Dakara Boku wa H ga Dekinai
Hagure Yuusha no Esthetica
High School DxD
Humanity Has Declined
Kono Naka Ni Hitori, Imouto ga Iru
Oda Nobunaga no Yabou
Oniichan Dakedo, Ai Sae Areba Kankei Nai Yo Ne
Papa no Iu Koto wo Kikinasai
Sakurasou no Pet na Kanojo
Sword Art Online
As before, some observations:
-OniAi, Sakurasou, Humanity Has Declined, and Mouretsu Pirates/Miniskirt Uchuu Kaizoku (never charted above thresholds that were generally around 8000 copies) are all varying degrees of exception to the rule of thumb that popular light novels tend to produce popular anime; the former two because they were selling well prior to a lackluster anime performance, and the latter two because they were selling relatively poorly prior to very comfortably successful anime performances.
-The above doesn’t invalidate the rule of thumb (Sword Art Online was the most popular LN going into the year and the most popular non-sequel anime going out) itself so much as it shows that there are exceptions to every general rule. When making predictions on anything as complex of hundreds of thousands of people deciding how to spend their money, the most important thing to do is to second-guess what you think you know.
-It’s something of a reiterated point, but Mouretsu Pirates’ 7000+ disks per volume performance as an anime was better than it had any right to be. Credit Tatsuo Sato for doing a fantastic job on the adaptation, taking extra time in production to make it work. I’m a big sucker for that kind of success story.
-Kokoro Connect did a good job of making the light novels popular, and the original tier of light novel popularity suggests that it would have been hard for the show to average over 5000 copies per volume.

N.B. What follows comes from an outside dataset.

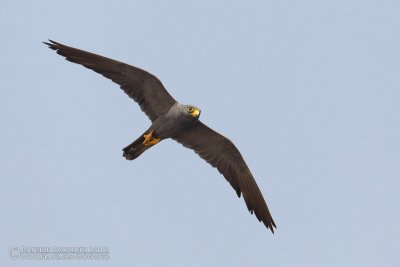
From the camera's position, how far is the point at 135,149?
2098 centimetres

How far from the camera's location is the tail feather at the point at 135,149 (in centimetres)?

It’s possible that the actual financial impact of the hazing scandal was overstated. Though that doesn’t change the fact that it basically amounted to lighting a pile of money on fire. Endless Eight and Aku no Hana can be argued to have been design choices that didn’t pan out, while the “widespread discomfort and misunderstanding” business was just a stupid mistake.

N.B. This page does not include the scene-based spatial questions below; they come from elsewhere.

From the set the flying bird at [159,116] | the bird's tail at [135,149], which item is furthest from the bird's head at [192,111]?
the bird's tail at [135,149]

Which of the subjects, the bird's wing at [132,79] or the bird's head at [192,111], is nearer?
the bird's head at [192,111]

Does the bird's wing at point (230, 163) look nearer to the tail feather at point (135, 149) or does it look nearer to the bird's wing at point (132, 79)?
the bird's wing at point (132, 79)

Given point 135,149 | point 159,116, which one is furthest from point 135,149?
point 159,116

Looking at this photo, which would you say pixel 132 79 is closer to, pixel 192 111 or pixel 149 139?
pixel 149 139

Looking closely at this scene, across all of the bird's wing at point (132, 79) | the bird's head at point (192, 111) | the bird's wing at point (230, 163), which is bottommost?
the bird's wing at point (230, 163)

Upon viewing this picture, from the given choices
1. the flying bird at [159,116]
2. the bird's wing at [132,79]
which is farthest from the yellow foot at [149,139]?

-OniAi represents a cautionary tale in regards to using an anime to promote a light novel series that has started to fall off in popularity; the LNs got a transient boost from the anime, which failed to break even. Without having run all the numbers, I’d say the data here does suggest that you’re better off trying to boost a series on the upswing, like High School DxD. More on that in a few days, when I actually have run all the numbers.
*Except as rereleases in Hyouka and Another’s case. In both cases, the anime seemed to sell in excess of 100,000 extra copies of the series. Though I don’t have full totals, I can tell you that volume one of the Kotenbu series had sold less than 70,000 copies prior to the anime, and sold over 220,000 before it stopped charting. If even a third of the people who bought volume 1 because of the anime bought the rest of the series, that’d be a total of 350,000 copies for around 175 million yen in gross profits from novel sales alone. Volume 2 started out at about 45,000 copies sold, and eventually sold over 135,000, so that’s probably an understatement. Not like Hyouka needed that with its disk sales, but it’s a nice bonus for Kadokawa.
The two-volume rerelease of Another eventually sold over 180,000 copies, and the second volume sold at least 80,000. At 700 yen each, that’s over 180 million yen in total gross just from what we can see. Which is more than enough to make up for Another’s ~2500 disks per volume average. If Shinsekai Yori is a point against future anime adaptations of finished novels, Another is a point solidly in favor.